After the other dogs had run I once again brought Tucker to the line. While he never left the mat, he was doing pushups and fidgeting while the birds came out - for which he received a stick correction. Once again the go bird was collected easily. Middle bird - scalped hard back to the go bird AOF. NO-HERE. Can’t get him locked on to the middle bird - ask the gun to wave arms to attract his attention - success. Lined him up for the left bird, he begins to head swing badly. I finally get his attention onto the left bird and, after the send, he scalps hard right back to the middle AOF. NO-HERE. Ask the gun station to throw another bird - it is Lee’s station and he’s out of birds so he throws the bucket! Tucker locks on and collects the bird. The dog may not have learned much but the handler hopefully did.

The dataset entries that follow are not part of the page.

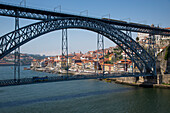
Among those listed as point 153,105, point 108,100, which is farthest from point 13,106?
point 153,105

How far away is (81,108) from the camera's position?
1880cm

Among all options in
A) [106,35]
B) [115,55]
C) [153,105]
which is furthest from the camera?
[115,55]

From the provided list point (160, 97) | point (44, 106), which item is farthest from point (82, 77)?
point (160, 97)

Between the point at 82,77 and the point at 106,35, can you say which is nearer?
the point at 82,77

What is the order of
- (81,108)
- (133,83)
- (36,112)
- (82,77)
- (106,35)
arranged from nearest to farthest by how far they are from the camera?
(36,112) → (81,108) → (82,77) → (106,35) → (133,83)

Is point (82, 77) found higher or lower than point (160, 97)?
higher

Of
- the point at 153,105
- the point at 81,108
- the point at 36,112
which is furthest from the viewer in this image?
the point at 153,105

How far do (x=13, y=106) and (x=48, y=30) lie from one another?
9.99 meters

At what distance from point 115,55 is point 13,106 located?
57387 mm

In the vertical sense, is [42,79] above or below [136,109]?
above

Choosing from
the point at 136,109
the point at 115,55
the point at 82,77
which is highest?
the point at 115,55

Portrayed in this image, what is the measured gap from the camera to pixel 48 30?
73.4 feet

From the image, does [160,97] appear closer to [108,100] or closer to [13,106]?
[108,100]

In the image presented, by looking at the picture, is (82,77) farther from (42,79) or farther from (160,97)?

Next set up was a double blind with a stand out gunner for suction. The All Age dogs were sent through a large juniper bush on route to the long blind. I modified the blind and ran Tucker beside it - he ran the short blind well and the long blind OK, he had to back to back cast refusals and I gave him a sit-nick-sit to which he responded well.

The final set up was a very wide double about 180yds each. Tucker’s line manners were much better on this set up. He collected the go bird well. On the memory bird he ran out about 40yds and began to pop - I gave him a loud verbal BACK and he resumed his running and collected the mark after a good hunt. This pop was (I believe) caused by the earlier set ups recalls after the sends.

Before everyone arrived I was able to run Artemis through a 8 bumper wagon wheel drill.  She did well but still needed some help to suck her hips in on ‘Heel’ when she wanted to lock on a bumper other than the one I wanted to send her to.

Artemis ran the triple as singles and did a fine job on them. I wasn’t going to run her on the blinds but Lee encouraged me to with some simplification - hid the gunner and moved the line to avoid many of the enroute factors. Artemis did well on both of the blinds. I am finally understanding the need to handle her for casting rather than line. That is - literal cast her, if she scalps, cast her again with the same cast, if she scalps again then sit-nick-sit and cast her again same cast. When she takes the cast don’t worry about the line to the blind let her run, this lets her know she took the correct cast - even if it takes her off line to the blind. On this long blind she only received one nick and than was for a slow sit.

Artemis’s final set up was a derby double. She pinned the go bird and on the memory bird she ran a good line to the AOF and almost ran through it, checked up, set up a good hunt and dug the bird out. I’m beginning to get excited about this coming weekend at Long Point - if I don’t screw her up she should do well.

Lee beat my chops about MY mistakes with Tucker and hopefully I’ll remember and more importantly, put into practice what I learned last night.